**Quoted passage:**
The Spirtuality of Ayiti

Answering a question asked privately:

There are no necklaces for lwa in vodou. We do not do elekes/collares, and anyone passing necklaces off to you for the lwa is doing you dirty. The only thing even resembling a necklace that we get–and it doesn’t go around our necks–is our kolye, which notes some of the spirit relationships we have and what sort of initiate we are. Those aren’t made any time except as part of kanzo and they can only be made by a priest.

Similarly, paket kongo can only be made by a manbo/houngan asogwe, period. They can be made for anyone, can be sold online, and do not have to made in Haiti, but they cannot be made by anyone but an asogwe. They are not pieces of folded paper ties with string. They are not short and small bundles of fabric. 

If you are buying ritual items for vodou online–and paket kongo are just one of the things you can legitimately buy online–you should be asking the person you are buying from some questions, like who did they initiate with, when, where, and what their initiatory name is. Any priest worth what they are offering is happy to offer this information publicly–none of it is secret.

If they cannot answer these questions or refuse to, HUGE RED FLAG. Ask someone who knows about them, or seek services other places.

Further, as far as I know, 21 Divisiones/Dominican vudu do not make paket kongo. Neither does Palo or Lucumi or really any other religion–they are Haitian vodou specific, with a whole lot of very specific, non-public work going into them that someone who has not been made a priest can know. Buying fake paket kongo is not getting you what you want/desire, and can potentially fuck shit up for you big time. I have heard recent tales of people buying legit paket kongo and disassembling them to take the materials and make what they are passing off as paket kongo they made. Bad idea, totally fraudulent, and dangerous as heck.

Know who you are buying from and know what they are empowered to do. Please.

anonymous asked:

(1/2)I have a question about roots. Basically i have a sort of urban/modern supernatural-ghost-story-esque diddy featuring two black-hispanic siblings who's family is rooted in 'witchcraft'/spiritualism. But I'm in a constant debate of where to really root their magic. I've done some exploratory research in Vodun and Santeria, as well as having some basic ideas about how to get the magic to work, but I find myself a little hesitant to really try and commit to anything out of fear

(2/2) of not doing it justice or not representing the beliefs properly– as well as not really even knowing where to start. I don’t really want to rob these kids of their heritage per say, but i don’t really wanna mess it up super bad either, and i find myself really just needing a place to sort of grab my footing in this whole business. Do you have tips, hints, or words of advice when trying to tackle these kinds of conceptual decisions?

Afro Latina and Witchcraft

Hey there, Anon!

**Raw data:**
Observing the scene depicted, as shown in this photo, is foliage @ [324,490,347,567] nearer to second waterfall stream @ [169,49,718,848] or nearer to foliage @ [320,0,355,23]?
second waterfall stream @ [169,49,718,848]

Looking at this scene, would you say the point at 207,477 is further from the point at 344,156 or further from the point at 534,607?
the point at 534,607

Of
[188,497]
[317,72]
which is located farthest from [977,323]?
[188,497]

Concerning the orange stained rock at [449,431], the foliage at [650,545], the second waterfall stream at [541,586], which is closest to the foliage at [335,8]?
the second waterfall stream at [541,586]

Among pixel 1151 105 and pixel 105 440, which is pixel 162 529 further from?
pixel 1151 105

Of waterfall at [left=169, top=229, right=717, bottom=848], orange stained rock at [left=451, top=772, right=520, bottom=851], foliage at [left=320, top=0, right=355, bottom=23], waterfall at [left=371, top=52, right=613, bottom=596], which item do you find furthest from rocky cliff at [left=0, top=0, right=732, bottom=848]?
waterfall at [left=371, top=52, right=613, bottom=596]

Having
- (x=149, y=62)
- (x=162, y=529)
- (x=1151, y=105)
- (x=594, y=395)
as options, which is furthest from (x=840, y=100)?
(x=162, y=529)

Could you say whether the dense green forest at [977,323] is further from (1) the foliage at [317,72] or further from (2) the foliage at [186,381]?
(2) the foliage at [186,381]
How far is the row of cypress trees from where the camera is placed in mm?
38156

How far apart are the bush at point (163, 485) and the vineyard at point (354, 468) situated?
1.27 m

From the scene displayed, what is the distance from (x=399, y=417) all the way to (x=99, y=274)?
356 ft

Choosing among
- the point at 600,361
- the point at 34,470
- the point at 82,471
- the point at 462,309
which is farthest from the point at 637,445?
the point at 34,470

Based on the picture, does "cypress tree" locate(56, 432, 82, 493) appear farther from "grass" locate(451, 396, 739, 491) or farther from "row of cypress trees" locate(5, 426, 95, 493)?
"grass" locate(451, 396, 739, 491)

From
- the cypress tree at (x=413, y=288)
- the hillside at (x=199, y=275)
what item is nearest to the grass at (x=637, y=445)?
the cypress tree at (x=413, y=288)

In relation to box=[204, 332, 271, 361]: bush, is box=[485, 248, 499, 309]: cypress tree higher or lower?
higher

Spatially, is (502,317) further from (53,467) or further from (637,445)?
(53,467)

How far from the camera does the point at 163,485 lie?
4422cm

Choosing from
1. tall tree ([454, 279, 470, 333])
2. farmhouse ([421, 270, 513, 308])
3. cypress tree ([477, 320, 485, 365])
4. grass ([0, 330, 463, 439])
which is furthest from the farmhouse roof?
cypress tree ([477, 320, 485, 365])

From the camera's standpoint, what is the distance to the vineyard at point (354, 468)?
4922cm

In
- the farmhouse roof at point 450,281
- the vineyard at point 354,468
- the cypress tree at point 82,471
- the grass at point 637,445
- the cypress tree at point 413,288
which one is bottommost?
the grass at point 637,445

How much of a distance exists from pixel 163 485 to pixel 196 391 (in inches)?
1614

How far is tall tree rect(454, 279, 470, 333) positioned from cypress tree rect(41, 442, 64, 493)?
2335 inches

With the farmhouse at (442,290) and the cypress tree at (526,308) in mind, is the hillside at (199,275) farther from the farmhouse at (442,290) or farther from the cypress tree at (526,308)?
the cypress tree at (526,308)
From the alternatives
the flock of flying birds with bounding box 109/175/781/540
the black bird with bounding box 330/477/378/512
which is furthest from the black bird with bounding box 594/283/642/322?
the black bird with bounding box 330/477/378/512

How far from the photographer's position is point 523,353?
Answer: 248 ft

* * *

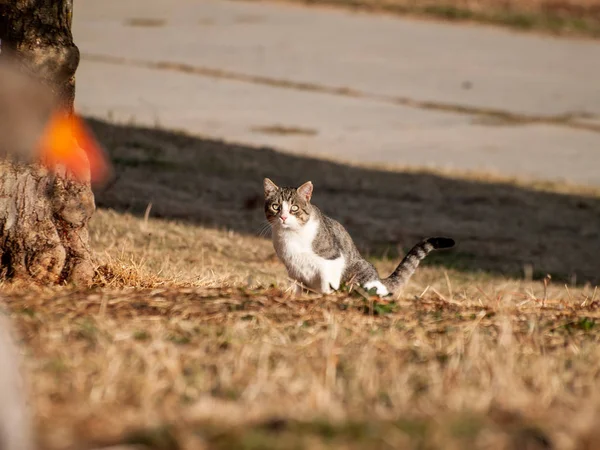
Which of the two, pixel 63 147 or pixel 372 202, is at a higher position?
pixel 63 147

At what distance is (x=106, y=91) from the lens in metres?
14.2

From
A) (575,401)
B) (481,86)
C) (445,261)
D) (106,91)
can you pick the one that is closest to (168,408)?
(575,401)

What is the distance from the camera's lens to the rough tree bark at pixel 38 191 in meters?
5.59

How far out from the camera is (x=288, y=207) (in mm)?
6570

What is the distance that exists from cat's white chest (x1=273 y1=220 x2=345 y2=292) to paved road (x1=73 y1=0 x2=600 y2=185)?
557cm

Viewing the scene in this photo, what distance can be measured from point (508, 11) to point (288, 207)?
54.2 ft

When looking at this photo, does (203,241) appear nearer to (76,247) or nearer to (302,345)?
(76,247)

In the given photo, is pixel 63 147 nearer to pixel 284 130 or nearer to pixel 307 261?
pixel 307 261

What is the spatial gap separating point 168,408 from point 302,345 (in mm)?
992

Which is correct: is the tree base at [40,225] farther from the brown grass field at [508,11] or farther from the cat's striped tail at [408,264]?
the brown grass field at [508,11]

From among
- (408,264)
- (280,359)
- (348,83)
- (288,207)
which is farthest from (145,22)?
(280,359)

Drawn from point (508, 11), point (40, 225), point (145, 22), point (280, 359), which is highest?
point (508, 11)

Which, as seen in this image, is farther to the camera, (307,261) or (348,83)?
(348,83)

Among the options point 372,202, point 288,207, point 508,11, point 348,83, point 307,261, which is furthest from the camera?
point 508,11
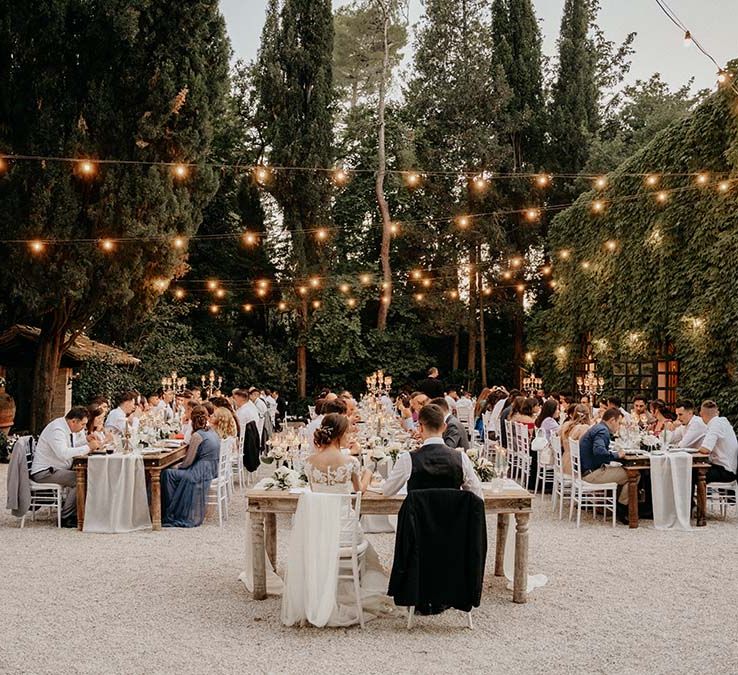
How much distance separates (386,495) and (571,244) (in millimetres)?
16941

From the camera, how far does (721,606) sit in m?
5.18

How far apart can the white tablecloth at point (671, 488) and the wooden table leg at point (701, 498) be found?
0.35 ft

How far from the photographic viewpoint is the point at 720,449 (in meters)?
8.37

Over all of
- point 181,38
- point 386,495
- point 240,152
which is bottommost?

--

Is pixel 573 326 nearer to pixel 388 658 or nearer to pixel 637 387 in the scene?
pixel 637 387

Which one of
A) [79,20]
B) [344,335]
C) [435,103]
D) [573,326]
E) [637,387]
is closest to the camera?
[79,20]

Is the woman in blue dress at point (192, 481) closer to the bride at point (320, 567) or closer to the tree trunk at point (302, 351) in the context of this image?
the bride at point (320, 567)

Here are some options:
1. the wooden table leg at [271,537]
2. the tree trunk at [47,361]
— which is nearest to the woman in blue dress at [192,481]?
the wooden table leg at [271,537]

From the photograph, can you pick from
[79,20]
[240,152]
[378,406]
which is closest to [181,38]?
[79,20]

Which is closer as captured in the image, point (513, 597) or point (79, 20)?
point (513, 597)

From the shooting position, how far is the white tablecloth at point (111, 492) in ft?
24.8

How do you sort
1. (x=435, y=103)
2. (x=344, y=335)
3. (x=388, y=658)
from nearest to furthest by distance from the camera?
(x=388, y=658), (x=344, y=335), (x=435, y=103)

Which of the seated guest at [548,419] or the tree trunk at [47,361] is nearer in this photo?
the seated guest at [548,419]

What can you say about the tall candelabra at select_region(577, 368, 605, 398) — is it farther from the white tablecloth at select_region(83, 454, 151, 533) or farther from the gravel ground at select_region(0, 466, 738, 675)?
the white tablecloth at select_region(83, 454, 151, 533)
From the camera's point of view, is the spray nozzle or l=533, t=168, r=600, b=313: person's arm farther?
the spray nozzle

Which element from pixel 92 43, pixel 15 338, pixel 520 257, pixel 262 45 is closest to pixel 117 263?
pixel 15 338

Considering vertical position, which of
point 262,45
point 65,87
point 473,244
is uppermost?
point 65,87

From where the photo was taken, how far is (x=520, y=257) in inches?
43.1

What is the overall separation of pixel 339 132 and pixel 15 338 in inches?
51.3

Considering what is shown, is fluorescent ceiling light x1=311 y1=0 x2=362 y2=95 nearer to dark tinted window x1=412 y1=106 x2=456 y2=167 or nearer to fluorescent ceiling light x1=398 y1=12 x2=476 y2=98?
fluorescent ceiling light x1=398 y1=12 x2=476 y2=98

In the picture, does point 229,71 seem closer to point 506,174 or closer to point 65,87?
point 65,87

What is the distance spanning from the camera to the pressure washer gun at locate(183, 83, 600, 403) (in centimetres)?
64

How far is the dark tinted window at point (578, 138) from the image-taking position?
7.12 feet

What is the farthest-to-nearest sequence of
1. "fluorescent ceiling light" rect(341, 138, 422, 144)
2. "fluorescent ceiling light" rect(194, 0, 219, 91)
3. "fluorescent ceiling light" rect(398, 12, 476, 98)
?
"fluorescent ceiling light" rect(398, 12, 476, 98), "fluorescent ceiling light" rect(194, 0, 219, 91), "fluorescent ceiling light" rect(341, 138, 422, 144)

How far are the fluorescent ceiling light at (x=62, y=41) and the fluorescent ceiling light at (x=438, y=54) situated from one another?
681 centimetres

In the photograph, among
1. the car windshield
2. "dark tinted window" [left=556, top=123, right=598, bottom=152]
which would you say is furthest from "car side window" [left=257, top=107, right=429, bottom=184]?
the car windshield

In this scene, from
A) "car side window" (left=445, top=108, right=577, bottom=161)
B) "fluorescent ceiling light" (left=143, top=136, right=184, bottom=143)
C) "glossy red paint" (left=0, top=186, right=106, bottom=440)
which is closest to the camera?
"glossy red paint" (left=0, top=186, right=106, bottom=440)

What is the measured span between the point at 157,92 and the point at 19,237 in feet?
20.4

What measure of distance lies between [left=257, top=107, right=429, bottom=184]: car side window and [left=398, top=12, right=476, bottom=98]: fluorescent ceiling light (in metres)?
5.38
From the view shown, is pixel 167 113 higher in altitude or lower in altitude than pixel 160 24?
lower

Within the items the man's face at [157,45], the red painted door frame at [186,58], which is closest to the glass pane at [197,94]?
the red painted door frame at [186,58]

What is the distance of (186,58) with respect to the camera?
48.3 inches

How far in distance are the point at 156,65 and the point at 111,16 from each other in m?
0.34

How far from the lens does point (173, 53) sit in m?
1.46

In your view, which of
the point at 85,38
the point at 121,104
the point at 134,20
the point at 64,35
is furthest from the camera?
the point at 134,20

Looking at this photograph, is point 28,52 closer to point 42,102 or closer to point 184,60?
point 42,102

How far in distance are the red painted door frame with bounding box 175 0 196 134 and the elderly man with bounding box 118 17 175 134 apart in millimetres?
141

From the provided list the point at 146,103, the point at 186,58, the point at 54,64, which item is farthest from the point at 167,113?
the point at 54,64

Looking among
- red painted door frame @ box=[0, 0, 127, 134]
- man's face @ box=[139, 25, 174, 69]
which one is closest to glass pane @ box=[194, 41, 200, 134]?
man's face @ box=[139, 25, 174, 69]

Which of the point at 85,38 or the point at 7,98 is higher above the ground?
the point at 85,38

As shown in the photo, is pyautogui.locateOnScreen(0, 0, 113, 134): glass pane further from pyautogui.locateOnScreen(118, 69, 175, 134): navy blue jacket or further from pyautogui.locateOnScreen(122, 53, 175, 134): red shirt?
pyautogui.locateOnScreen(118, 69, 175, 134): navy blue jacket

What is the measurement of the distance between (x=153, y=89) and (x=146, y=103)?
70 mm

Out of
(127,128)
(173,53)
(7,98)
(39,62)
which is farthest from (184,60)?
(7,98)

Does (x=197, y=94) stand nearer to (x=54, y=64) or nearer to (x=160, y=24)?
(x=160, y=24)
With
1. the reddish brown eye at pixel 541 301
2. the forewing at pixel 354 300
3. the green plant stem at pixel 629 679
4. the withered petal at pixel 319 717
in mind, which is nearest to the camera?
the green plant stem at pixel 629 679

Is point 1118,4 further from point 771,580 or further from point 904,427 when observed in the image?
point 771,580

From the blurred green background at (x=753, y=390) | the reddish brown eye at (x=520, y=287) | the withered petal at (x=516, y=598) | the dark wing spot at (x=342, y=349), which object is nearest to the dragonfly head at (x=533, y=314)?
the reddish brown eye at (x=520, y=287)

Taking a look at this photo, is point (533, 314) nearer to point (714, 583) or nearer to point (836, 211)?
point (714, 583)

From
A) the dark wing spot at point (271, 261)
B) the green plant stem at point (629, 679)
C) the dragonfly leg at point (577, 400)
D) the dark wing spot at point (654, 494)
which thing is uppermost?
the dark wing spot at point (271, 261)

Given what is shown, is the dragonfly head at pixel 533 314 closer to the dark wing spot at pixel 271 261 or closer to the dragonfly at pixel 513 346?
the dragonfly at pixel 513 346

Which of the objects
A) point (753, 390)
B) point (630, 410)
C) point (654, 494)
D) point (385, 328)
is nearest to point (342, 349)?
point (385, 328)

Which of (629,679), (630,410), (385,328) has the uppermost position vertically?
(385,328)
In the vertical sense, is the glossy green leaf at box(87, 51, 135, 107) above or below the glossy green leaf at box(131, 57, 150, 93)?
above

**What you need to do:**
1 – Answer these questions from the post on Haitian vodou:
(a) Who can make paket kongo?
(b) When are kolye made, and who can make them?
(c) Which religions does the post name as not making paket kongo?
2 – Rewrite as a bulleted list the paragraph of the post on Haitian vodou that begins "If you are buying ritual items for vodou online," keeping its main facts.
The material after the post on Haitian vodou is separate from it and unrelated.

**Full solutions:**
1 –
(a) Only a manbo/houngan asogwe.
(b) Only as part of kanzo, and only by a priest.
(c) 21 Divisiones/Dominican vudu, Palo, and Lucumi.

2 –
- Paket kongo are one of the vodou ritual items that can legitimately be bought online.
- When buying such items online, ask the seller who they initiated with, when, where, and what their initiatory name is.
- Any priest worth what they are offering is happy to share this information publicly.
- None of this information is secret.